Invisibility cloaks: watch this space

A new advance in technology could bring us another step closer to real life invisibility cloaks.
21 September 2015

Interview with 

Mark Peplow, Science writer


A coating that can make an object appear "disappear" has been developed by Invisiblescientists in the US. Science writer Mark Peplow has been taking a look at how it works. He revealed all to Chris Smith. 

Mark - It's Harry Potter time again, Chris! Researchers in California have created a tiny invisibility cloak which seems to be more effective at concealing objects than previous attempts to make these sorts of things. Because scientists have been working on invisibility cloaks since the mid-2000s. Many of them depend on meta materials. As light passes through them, it actually bends back on itself almost as if it was being reflected by mirror. So in theory, you cover an object with these materials and light from behind the object is bent around to the front so it looks as though the object isn't there anymore.

Chris - So, what was the problem with those particular formulations?

Mark - They tend to be relatively bulky compared to the objects that they're concealing. They were really difficult to make and they're very hard to scale up to work for everyday objects. Crucially, they change the phase of the light coming through. So, if you think of a light wave, the sort of peaks and troughs going up and down, in that exiting light wave, peaks have become troughs and vice versa. Now, it's pretty easy for instruments to see that phase change. So, if you really wanted to detect something that was being cloaked, it will be very easy to spot it because you can see this characteristic phase change. But these scientists at Berkeley say they have a solution to actually many of these problems. They made a small 3D object which is actually only the width of like a fine blonde hair. It's about 36 microns across and then they covered it in thin layers of gold and magnesium fluoride and topped it off with tiny pillars of gold that sit pround of the surface just about 30 nanometres high. Now, these act as antennae that reroute light around the object. Crucially, they also ensure that a phase of the light is unchanged. So the result, abra cadabra! The object disappears.

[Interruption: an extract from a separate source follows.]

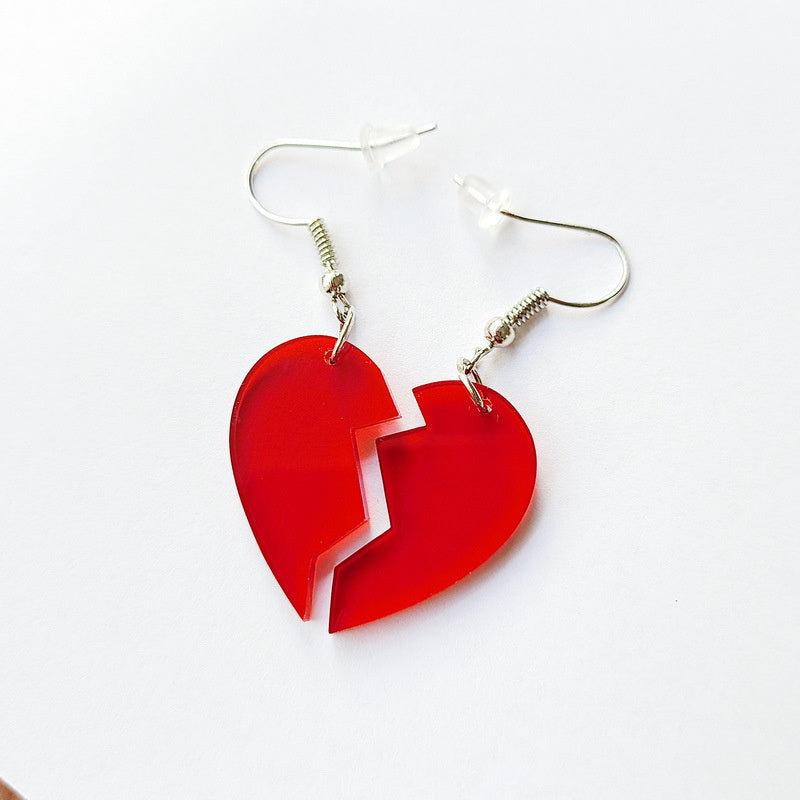 Clear Acrylic Red Vintage Broken Heart Earrings
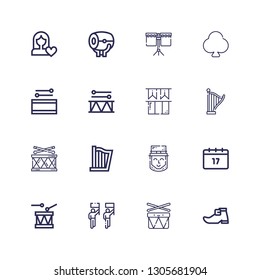 Editable 16 march icons for web and mobile. Set of march included icons line Leprechaun shoe, Drums, Parade, Drum, Saint Patrick, Leprechaun, Harp, Ireland on white background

Chris - Does it really disappear? I mean, it sounds like it could be ideal if you have a head of hair with one hair on it and you've got your root showing or something. But no, could you scale this? Could you crucially make a big version of this to do something practical?

Mark - Well, that's one of the things that they're suggesting is different about their technique. They made them using electron beam lithography which is widely used in the semiconductor industry to make computer chips. They point out that you can do this sort of nanofabrication on meta long sheets now and their calculations, although they haven't done it yet suggests that you don't have to directly coat the object with this cloak. You could make a free-standing cloak that could be draped over it. For the moment, one of the main drawbacks is that this only works well with red lights. So again, that's a key thing that they are going to be working on in the future to try and make this work across the visible spectrum.

Chris - Why does it work at all and why does it get around that problem of not flipping the light waves back to front like the previous tries that people have had at making these things?

Mark - It's because it's bending the light in a slightly different way. The thing with the nano antennae is that the light is interacting with them and it's causing, if you like, ripples in the electrical charge around the surface of these nano antennae. Those ripples are what are then producing a beam of light which sort of shoots out. So, it's a slightly different process of channelling the light. If you like, it's translating the light from being light to being an electrical wave on the surface and then back out again as light.

Chris - Do you think they will be able to surmount the colour issue? I presume this comes down to how big those antennae are on the surface because a red light wave is much bigger than a smaller blue light wave. So, can they get around that?

Mark - That's exactly right, Chris. What they might have to do for example is tailor different sizes of nano antennae so that you're having some with one shape, some are a little bigger, some are a little smaller so that they can cope with different wavelengths of light to have this same effect overall. It's not impossible to do. It makes it more complex to make this. So, it remains to be seeing whether they can do that or not.